Intel® oneAPI Threading Building Blocks
Ask questions and share information about adding parallelism to your applications when using this threading library.

Access to Thread Local Storage via TBB

christian_roessel
1,507 Views
Hi,

thanks for the great TBB library!

I have a timestep-based simulation where I use parallel_for every timestep. In order to reduce memory allocations I use several memory pools, stored in a concurrent_queue (actually a pointer to a pool is stored in the queue). In operator(), every task pops a pool-pointer from the queue, performs it's operation over the range and pushes the pointer back to the queue.

Recently I heard about thread-local-storage that can be easily used in Visual Studio (via "__declspec( thread )").

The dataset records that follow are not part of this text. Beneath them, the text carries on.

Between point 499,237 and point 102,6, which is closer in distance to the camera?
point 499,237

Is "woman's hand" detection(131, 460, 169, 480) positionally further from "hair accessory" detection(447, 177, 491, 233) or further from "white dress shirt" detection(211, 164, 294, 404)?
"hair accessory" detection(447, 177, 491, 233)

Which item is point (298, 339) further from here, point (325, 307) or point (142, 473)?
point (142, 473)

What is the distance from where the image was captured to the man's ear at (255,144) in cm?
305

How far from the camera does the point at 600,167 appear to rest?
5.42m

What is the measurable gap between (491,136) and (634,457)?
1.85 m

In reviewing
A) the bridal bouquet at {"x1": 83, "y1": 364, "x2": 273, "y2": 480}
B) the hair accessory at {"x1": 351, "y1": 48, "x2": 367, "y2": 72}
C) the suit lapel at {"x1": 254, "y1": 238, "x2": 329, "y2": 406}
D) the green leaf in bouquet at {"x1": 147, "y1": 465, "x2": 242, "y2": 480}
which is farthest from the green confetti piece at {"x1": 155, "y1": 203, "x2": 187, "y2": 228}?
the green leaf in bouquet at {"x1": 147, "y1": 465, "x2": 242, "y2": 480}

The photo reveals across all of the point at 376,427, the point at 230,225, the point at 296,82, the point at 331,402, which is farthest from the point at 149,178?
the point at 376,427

In my case, it would be sufficient to have a pool for each TBB hardware thread. The access to the pool via the concurrent_queue could be omitted in this scenario.

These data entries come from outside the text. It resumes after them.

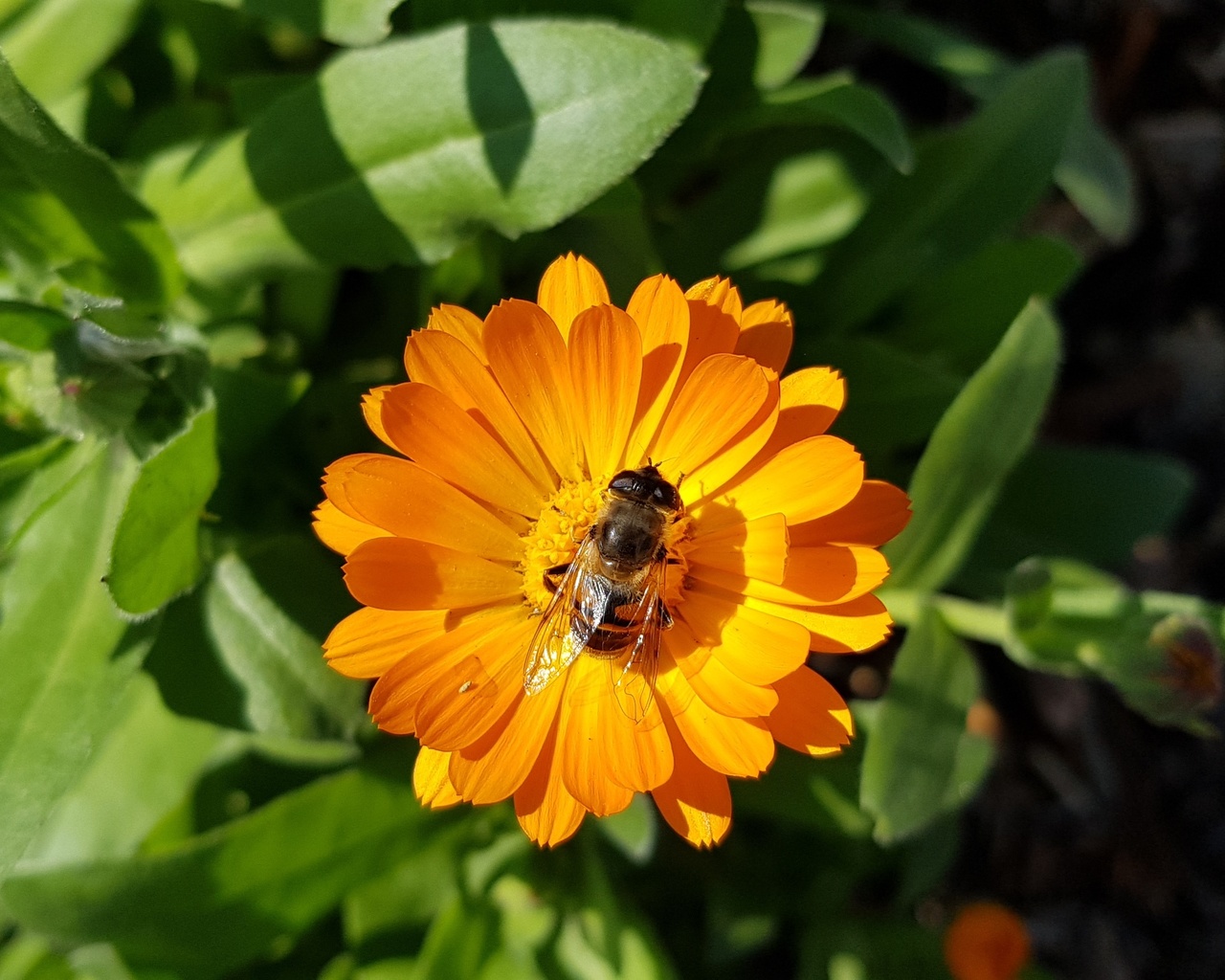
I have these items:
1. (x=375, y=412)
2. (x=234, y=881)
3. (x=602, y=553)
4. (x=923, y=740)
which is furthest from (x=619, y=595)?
(x=234, y=881)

But this only makes sense if the TBB thread-pool is fixed after initialization. Does this assumption hold? If yes, I need to do initialization- and clean-up-operations on my memory-pools. I can't do this in a ctor and dtor because one cannot declare objects with ctor and dtor a thread local (in Visual C++). If I use a parallel_for with grainsize 1 over the number of cores (task-scheduler is initialized with the same number),
task-stealing may happen and not all memory-pools are accessed.

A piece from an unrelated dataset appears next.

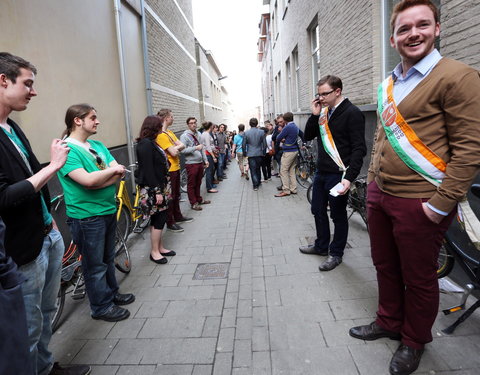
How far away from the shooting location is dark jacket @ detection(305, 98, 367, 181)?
3.62 metres

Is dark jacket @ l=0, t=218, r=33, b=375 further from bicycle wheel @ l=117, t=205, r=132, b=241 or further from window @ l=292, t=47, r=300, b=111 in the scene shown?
window @ l=292, t=47, r=300, b=111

Is there a way to prevent task-stealing? What do you think about the scenario in general. Are there alternatives?

Thanks and regards,
Christian

0 Kudos
6 Replies
RafSchietekat
Valued Contributor III
1,507 Views
Have you determined how much faster your memory-pools approach is than using TBB's allocator? For example, using a concurrent_queue will not help keep memory local to the cache of the thread that last used it, something TBB's allocator will do for you.

Assuming that using a pool of something (not necessarily memory) is a good thing, you could use a modified Singleton pattern with the static variable declared as thread-local, registering it with a global concurrent_vector for later cleanup. (I did not actually understand what you meant starting with "But this only [...]".)

0 Kudos
christian_roessel
1,507 Views
Raf_Schietekat:
Have you determined how much faster your memory-pools approach is than using TBB's allocator? For example, using a concurrent_queue will not help keep memory local to the cache of the thread that last used it, something TBB's allocator will do for you.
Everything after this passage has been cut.